Sword,
Except that is demonstrably false. At no stage have you been able to demonstrate why anything Alan Burns has said is false.
That’s clearly untrue. Either you think logical fallacies are wrong arguments or you don’t. If you do, AB has been caught trying them countless times – ergo it’s been trivially easy to demonstrate why his arguments are wrong.
As for the outcomes of those bad arguments – “God”, “soul” etc – then you’re back to Russell’s teapot again, which you can’t demonstrate to be false either. What you
can do though is to demonstrate that the
arguments attempted for any of these conjectures are wrong and so, in epistemic terms, they’re all guesses (albeit often incoherent ones).
If you don’t think that logical fallacies are wrong though, then all bets are off – stork conjecture is as valid as god conjecture is as valid as any other conjecture that takes your fancy.
Again, 2+2=5 is demonstrably false and I've yet to see where you have demonstrated that anything Alan Burns has said is the equivalent of "2+2=God"
That’s exactly what he does. When his arguments are shown to be false, rather then rescind or change them he just complains that we can’t expect them to be sound when we don’t include a “spiritual element” or some such. That he can’t demonstrate this spiritual element in the first place is entirely lost on him.
And some do the same thing that Alan Burns is criticised for!!
Not at all. If Alan wants to disagree with my “world view” about gravity, he’s entirely welcome to jump out of a window if he wants to
How many people are expected to believe that nothing can cause something? Yes, it is dressed up elaborately with molecules - man evolution and your emergence theories, but they are all variations on a theme.

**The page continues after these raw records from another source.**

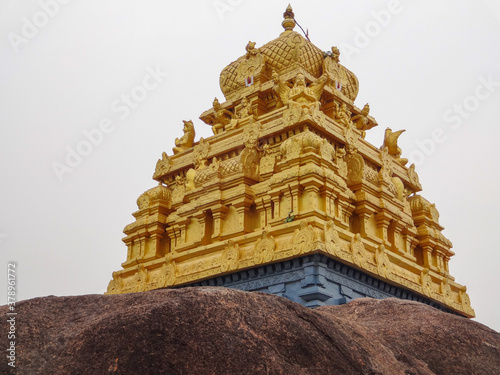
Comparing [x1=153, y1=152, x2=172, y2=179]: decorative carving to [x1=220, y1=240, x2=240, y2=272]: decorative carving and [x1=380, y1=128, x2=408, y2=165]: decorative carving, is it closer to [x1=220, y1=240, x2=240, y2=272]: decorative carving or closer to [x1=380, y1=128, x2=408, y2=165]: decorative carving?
[x1=220, y1=240, x2=240, y2=272]: decorative carving

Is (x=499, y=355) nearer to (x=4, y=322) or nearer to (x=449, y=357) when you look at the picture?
(x=449, y=357)

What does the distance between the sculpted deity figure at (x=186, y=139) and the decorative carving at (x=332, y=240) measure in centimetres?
912

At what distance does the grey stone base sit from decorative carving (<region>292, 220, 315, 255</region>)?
0.88ft

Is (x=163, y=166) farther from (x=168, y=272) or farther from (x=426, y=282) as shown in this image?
(x=426, y=282)

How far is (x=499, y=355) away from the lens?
5.59 m

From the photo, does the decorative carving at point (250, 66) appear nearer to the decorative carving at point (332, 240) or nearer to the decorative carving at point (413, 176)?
the decorative carving at point (413, 176)

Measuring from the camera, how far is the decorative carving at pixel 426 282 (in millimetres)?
19005

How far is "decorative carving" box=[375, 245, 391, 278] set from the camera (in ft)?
56.2

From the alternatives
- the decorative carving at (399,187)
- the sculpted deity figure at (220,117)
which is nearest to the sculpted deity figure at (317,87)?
the sculpted deity figure at (220,117)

You’re not “expected to believe” anything. Either you follow the evidence where it leads or you don’t. When you don’t though so as to allow in “God” then I’m afraid you must let in any other un-evidenced conjecture too.

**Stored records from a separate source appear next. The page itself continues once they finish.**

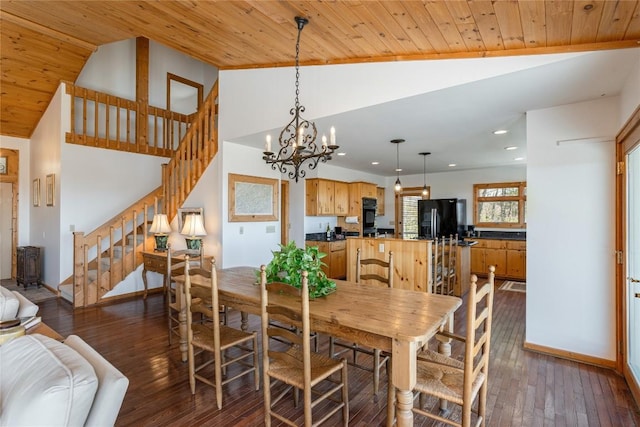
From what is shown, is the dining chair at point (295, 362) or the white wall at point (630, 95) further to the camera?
the white wall at point (630, 95)

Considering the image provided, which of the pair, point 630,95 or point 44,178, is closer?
point 630,95

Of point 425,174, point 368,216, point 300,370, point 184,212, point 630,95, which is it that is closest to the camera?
point 300,370

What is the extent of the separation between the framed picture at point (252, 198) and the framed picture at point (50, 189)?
324 cm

As for “something from nothing”, first if you posit “God” as the answer you’re just moving the problem back one step. Second though, you need to understand something of information theory to see where the currently most robust explanation lies.
Why else does the likes of Richard Dawkins talk about illusion of design if it is not to deny the obvious.
Presumably because the false impression of top down design (for which there’s no evidence at all) rather than the reality of bottom up evolution (for which there’s overwhelming evidence) is easy to make.
Why else do we have situations where it is ok for human beings to design and make things, but not any other entity?
Because you can’t demonstrate that there is “an entity”, and because there’s a perfectly sound explanation that doesn’t require one.
Are not these the products of a worldview that everyone are expected to accept without question?
No – they’re the products of a “world view” that says that facts and evidence have primacy over guessing and wishful thinking.